Part of a data file
--- START ---

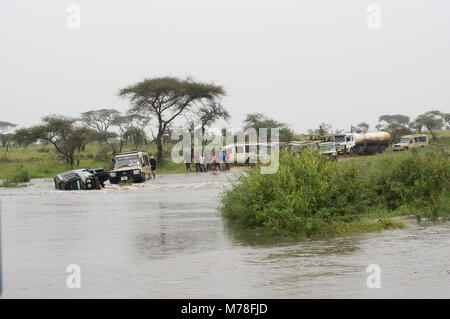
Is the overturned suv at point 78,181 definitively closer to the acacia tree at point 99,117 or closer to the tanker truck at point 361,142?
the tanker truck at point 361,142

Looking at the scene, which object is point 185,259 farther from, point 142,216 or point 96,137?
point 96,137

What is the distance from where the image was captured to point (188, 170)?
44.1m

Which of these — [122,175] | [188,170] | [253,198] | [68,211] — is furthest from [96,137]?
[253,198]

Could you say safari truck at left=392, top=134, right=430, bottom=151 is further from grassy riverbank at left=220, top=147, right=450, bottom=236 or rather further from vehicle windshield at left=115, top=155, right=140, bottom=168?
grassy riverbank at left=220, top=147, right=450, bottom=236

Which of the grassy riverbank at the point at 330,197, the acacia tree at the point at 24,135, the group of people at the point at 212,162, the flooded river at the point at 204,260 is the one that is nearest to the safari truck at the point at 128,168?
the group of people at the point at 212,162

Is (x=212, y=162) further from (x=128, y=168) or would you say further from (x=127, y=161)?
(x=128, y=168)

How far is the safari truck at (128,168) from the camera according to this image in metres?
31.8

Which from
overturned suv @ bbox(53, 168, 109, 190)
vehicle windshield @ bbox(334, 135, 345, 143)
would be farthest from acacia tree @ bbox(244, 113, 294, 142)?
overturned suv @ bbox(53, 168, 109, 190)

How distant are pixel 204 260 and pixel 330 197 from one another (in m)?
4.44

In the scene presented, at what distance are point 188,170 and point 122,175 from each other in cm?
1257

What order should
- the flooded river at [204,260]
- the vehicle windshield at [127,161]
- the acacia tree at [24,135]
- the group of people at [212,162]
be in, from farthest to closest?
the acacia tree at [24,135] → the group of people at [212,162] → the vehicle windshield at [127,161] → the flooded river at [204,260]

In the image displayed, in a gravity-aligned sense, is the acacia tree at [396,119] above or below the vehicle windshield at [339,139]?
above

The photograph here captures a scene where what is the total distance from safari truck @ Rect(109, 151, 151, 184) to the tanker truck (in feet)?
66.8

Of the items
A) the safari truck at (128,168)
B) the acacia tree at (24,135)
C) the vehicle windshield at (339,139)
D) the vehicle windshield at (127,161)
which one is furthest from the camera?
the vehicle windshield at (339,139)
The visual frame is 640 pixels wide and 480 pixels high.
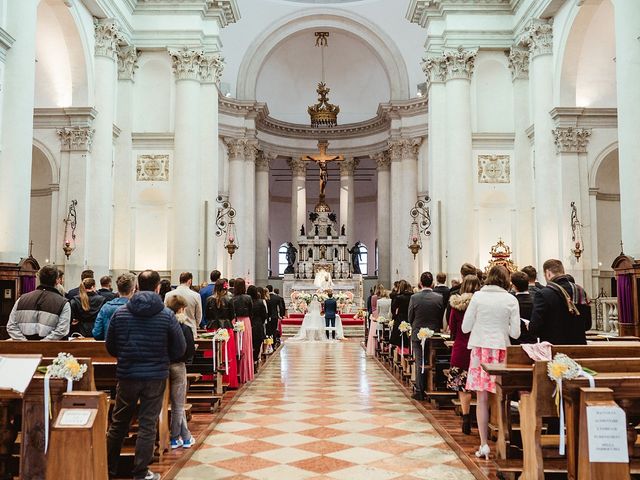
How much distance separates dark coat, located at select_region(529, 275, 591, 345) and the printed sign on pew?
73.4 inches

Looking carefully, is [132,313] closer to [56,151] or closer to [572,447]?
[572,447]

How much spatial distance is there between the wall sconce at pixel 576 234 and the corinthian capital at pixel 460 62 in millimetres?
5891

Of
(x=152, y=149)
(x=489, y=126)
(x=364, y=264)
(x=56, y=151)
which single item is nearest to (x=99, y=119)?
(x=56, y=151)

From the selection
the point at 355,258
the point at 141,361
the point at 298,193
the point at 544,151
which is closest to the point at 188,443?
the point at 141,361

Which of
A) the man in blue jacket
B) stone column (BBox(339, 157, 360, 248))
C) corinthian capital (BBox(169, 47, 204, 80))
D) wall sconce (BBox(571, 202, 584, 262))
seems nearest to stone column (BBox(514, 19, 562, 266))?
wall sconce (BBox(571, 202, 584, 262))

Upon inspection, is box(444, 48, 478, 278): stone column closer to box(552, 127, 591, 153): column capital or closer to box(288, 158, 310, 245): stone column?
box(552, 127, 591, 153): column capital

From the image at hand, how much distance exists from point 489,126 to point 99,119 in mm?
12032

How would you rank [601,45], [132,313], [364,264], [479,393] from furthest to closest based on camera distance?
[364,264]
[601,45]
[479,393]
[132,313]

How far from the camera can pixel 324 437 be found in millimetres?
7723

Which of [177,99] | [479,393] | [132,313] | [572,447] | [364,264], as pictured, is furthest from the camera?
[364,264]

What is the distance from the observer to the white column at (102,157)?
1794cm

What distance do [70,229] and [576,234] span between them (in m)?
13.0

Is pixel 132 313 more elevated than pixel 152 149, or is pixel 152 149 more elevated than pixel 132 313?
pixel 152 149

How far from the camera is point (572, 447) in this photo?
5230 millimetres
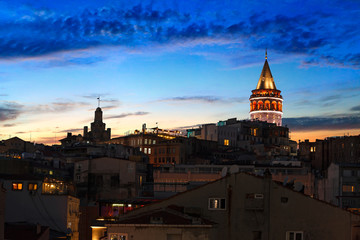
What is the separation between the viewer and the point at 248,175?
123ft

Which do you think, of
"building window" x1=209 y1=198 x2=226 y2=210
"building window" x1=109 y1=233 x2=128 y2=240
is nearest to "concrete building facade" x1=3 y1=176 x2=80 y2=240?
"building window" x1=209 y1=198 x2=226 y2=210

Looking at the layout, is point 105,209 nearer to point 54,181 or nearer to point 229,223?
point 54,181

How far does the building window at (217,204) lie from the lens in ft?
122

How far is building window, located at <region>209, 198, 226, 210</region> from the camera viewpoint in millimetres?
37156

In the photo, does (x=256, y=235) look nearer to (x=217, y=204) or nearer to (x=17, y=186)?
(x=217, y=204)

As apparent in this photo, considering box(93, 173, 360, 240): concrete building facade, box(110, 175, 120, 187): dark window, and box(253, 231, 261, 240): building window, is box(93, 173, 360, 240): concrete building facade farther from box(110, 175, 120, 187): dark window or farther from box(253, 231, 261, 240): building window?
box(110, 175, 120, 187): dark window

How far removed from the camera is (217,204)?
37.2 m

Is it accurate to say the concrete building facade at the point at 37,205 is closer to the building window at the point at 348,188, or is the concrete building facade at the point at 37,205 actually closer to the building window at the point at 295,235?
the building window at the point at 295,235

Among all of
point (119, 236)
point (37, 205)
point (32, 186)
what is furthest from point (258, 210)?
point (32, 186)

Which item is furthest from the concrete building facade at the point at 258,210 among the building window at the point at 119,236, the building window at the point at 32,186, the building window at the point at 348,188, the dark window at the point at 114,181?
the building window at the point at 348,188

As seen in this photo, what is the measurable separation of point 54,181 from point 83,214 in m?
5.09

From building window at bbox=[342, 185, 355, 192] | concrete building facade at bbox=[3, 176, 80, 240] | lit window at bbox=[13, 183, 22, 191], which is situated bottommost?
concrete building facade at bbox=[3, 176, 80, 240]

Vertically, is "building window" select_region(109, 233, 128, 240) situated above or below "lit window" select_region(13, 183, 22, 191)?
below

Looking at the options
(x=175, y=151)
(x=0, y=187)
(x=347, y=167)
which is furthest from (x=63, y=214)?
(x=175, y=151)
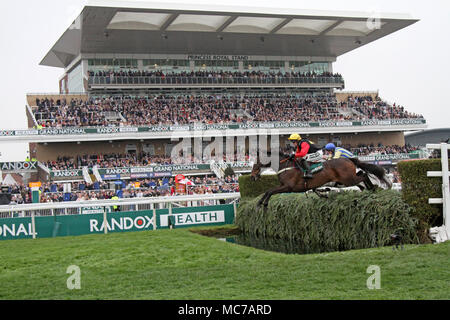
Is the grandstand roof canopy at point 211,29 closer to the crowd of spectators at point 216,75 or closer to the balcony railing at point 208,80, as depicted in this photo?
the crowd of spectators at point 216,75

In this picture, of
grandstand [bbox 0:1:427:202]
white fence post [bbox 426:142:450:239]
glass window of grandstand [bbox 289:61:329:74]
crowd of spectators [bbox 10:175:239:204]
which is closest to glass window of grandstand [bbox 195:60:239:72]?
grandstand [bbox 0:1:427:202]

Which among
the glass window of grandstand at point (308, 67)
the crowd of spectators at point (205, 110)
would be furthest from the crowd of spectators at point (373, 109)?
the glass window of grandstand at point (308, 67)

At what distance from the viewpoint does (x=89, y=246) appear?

--- END ---

* AIM *
Repeat exactly the lines from the one containing "Looking at the options" through the last line of the records above, both included, and leave out the pictures.

* ANSWER TO THIS TASK *
Looking at the options
(x=175, y=151)
(x=0, y=187)
(x=347, y=167)
which is furthest from (x=63, y=214)?
(x=175, y=151)
Is the grandstand roof canopy at point 211,29 closer to the crowd of spectators at point 216,75 or closer to the balcony railing at point 208,80, as depicted in this photo?
the crowd of spectators at point 216,75

In this picture, of
grandstand [bbox 0:1:427:202]
white fence post [bbox 426:142:450:239]
glass window of grandstand [bbox 289:61:329:74]
crowd of spectators [bbox 10:175:239:204]
which is closest to glass window of grandstand [bbox 195:60:239:72]?
grandstand [bbox 0:1:427:202]

Which among
the glass window of grandstand at point (308, 67)
the crowd of spectators at point (205, 110)
would be furthest from the crowd of spectators at point (373, 109)?
the glass window of grandstand at point (308, 67)

At what distance from the viewpoint does (x=89, y=246) appear?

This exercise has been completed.